Slow time = scouting time!

August 29, 2018 - Issue 22

Waiting to get in (or back in) the field? Use this opportunity to do a little disease scouting

Gather up your scouting toolkit (including clippers and trowel) and head out to the fields.

Clip stems around ground level to check for blackleg. Credit: Justine Cornelsen

You may have found blackleg if you notice:

  • areas with lodged or prematurely ripened plants
  • lesions on the bottom to middle areas of the stem
  • black pepper-like specks (pycnidia) within the lesions
  • irregular, knotty, woody cankers at the base of the stem (when blackleg is severe)

Then use garden clippers and slice through the stem at the base. If more than half the area of the stem is blackened, blackleg has likely reduced the yield of that plant. How to rate a crop for blackleg. If blackleg is higher than expected even with a fungicide, check notes to see the timing of the fungicide. Read about blackleg resistance and management.

You may have found clubroot (in MB, SK or AB) if you notice:

  • clubroot galls on the roots of the plant (after you’ve pulled up the plant to examine it)
  • wilting and pre-mature ripening symptoms

Be sure to examine the roots of plants at the field entrance, low spots, areas near to waterways/runs, and areas with premature ripening. Light or severe infection has essentially the same risk for spreading the disease with equipment. If galls are present, the best management at this stage is to prevent spread within the field, and certainly from field to field. Read more. Small growths on roots might not be clubroot, but you can get these analyzed to make sure. Also note that later into harvest, galls will decay and fall off the roots, making it harder to identify, so be sure to check your plants prior to this (so you can you know what level of clubroot plan you need to come up with) and can consider this when selecting a canola variety for the next time it is grown in this field.

Also consider that you could very likely have clubroot without any visible symptoms above or below ground.  Don’t wait until you see the symptoms; consider soil sampling to know if there are concentrations of spores in your soil.

For other clubroot-related considerations, including prevention, management and disease cycle information, check out clubroot.ca.

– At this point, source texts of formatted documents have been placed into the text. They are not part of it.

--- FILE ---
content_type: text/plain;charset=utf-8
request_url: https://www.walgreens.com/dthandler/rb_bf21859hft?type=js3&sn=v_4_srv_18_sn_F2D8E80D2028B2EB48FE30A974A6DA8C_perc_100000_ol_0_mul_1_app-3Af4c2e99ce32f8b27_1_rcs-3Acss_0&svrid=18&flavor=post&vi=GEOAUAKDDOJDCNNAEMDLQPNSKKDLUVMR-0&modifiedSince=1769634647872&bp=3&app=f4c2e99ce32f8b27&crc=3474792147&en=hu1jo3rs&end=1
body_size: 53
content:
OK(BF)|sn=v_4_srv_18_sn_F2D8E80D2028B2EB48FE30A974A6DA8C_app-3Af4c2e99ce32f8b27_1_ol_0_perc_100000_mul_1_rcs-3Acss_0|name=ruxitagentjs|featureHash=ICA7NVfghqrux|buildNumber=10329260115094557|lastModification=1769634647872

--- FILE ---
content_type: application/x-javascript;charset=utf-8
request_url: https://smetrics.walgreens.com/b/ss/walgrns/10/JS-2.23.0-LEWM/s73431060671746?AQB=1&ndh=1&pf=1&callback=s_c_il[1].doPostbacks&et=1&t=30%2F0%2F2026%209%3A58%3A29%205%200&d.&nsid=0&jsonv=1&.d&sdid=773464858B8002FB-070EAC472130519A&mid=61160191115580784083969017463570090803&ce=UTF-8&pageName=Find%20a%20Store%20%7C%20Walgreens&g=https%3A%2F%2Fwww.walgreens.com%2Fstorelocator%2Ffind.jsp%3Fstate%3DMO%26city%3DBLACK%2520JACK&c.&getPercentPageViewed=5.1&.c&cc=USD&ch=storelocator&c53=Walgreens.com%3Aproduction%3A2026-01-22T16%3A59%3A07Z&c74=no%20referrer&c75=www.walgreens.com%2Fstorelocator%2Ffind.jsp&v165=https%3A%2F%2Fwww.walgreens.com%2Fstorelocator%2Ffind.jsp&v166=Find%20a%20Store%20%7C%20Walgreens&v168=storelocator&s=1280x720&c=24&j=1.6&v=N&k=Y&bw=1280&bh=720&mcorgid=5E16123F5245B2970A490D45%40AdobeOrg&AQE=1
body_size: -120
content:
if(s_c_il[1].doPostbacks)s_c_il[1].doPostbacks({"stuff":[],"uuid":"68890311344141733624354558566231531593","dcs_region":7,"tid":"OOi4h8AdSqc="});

You may have found sclerotinia stem rot if you notice:

  • areas with lodged or prematurely ripened plants
  • brown or yellow plants scattered throughout your green crop
  • large bleached or tan lesions on the lower to middle areas of the stem
  • In some cases, white fungal growth may appear on green stems
  • The stem will appear bleached or brown — like a bone — when the infected stem dries, and it may start to crack open or shred
  • hollow and hard infected stem tissue with black sclerotia bodies — similar in appearance to mouse droppings —inside the infected stems

As a general rule, yield losses due to Sclerotinia stem rot will be approximately equivalent to 50% of the disease incidence. For example, if 10% of stems are infected, yield loss will be about half that — or 5%. Read more.

Also keep your eyes alert for signs of these diseases:

  • Alternaria black spot
  • Aster yellows
  • Foot rot and brown girdling root rot
  • Grey stem
  • Verticillium stripe

For assistance, bring your CCC disease scouting guide to the field with you to scout and refresh your memory of the scouting techniques with these Pre-swath and post-swath disease scouting videos.

While you are you in your field you can make the most of this time by also collecting a few plant counts. If you forgot to take your plant counts in the spring, this will at least give you an idea of your final stand. If you already counted in the spring, this number will tell you how many plants made it to full maturity.